Set down, word for word, everything in the records below from the record containing "Time of clock at [72,207,95,234]: 3:36" down to the record containing "Time of clock at [46,84,59,97]: 2:40", both included. Leave the pictures out.

• **Dataset content**
[start]
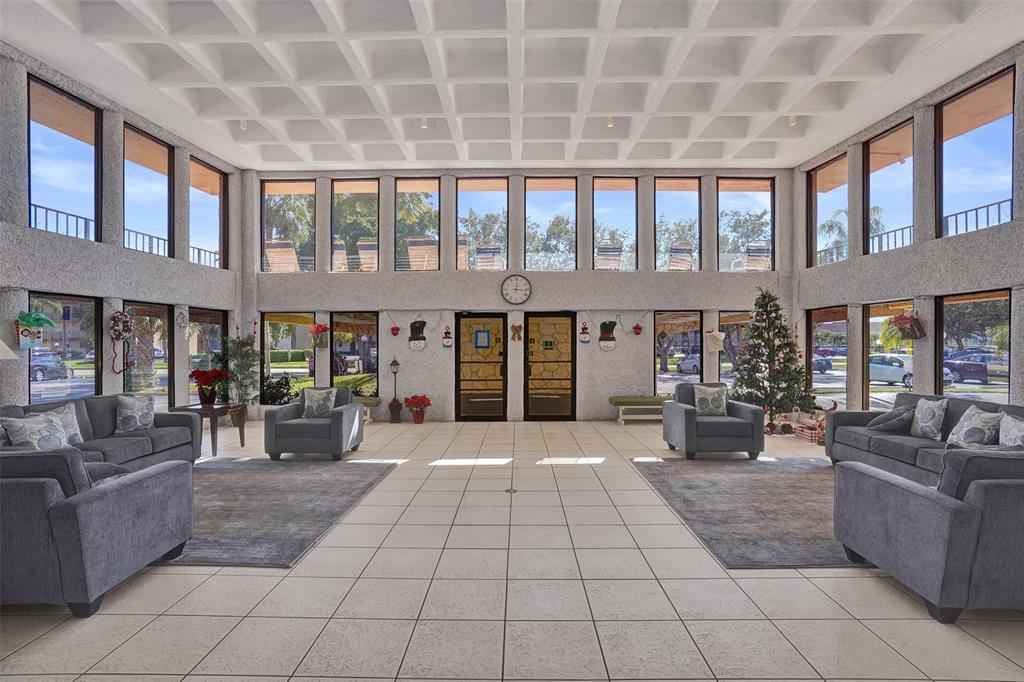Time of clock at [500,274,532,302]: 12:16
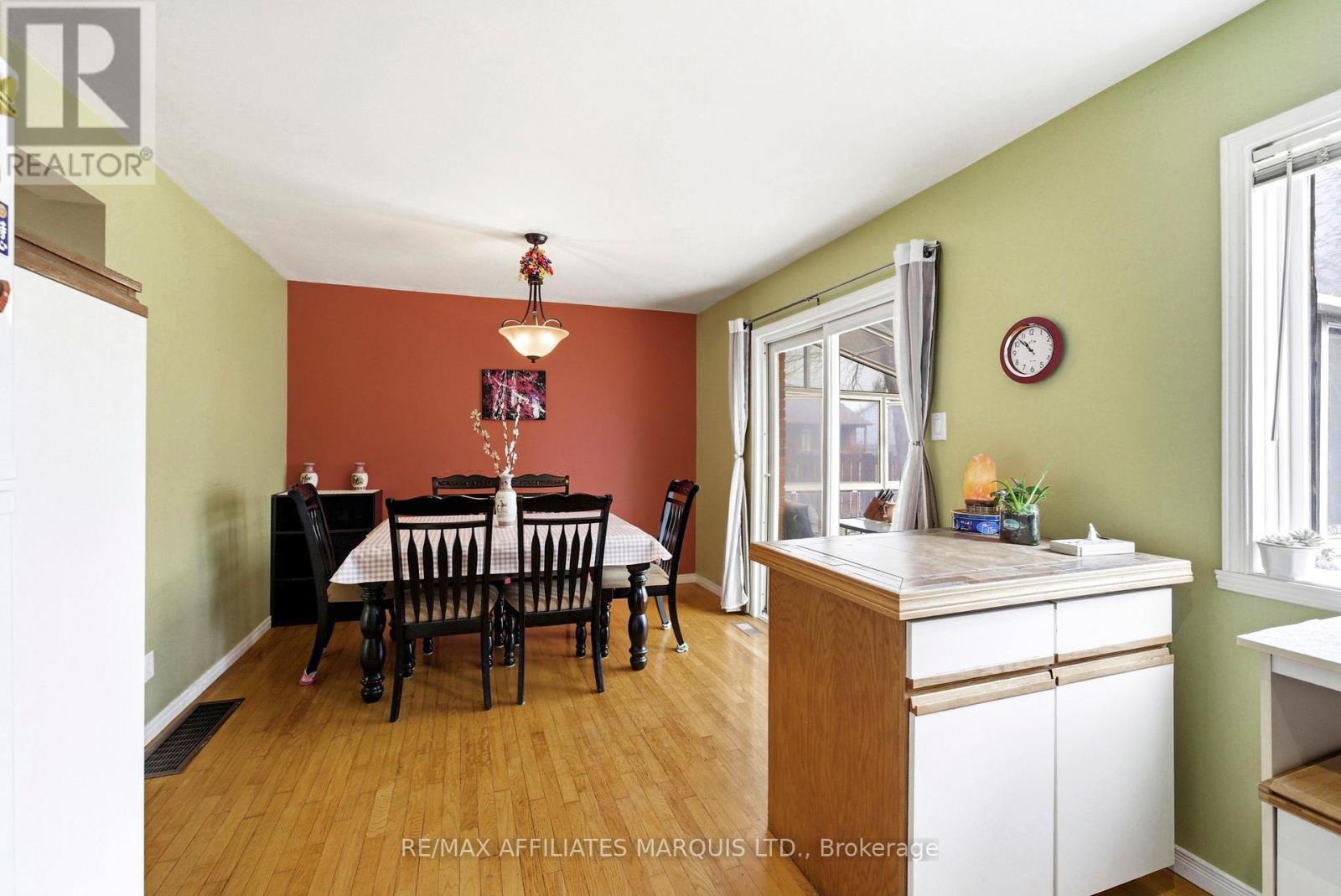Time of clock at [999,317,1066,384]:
[end]
[start]
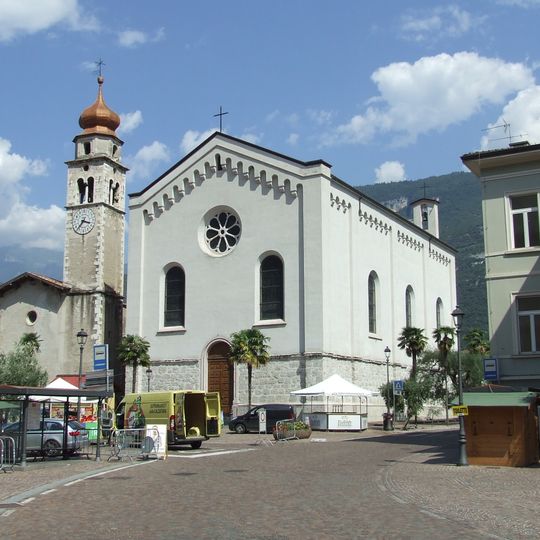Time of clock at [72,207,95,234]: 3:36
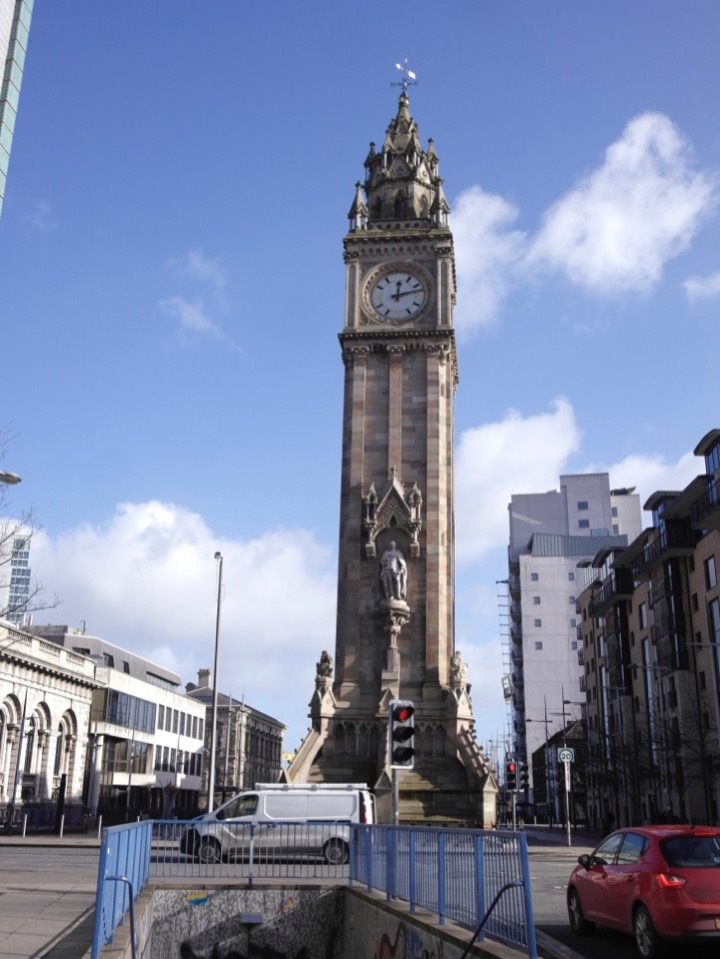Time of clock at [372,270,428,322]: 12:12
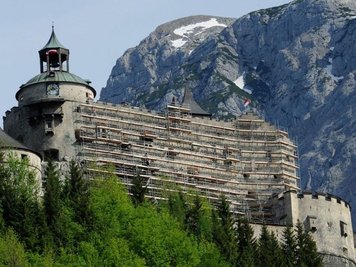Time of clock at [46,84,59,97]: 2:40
[end]
• **Complete response**
Time of clock at [72,207,95,234]: 3:36
Time of clock at [372,270,428,322]: 12:12
Time of clock at [46,84,59,97]: 2:40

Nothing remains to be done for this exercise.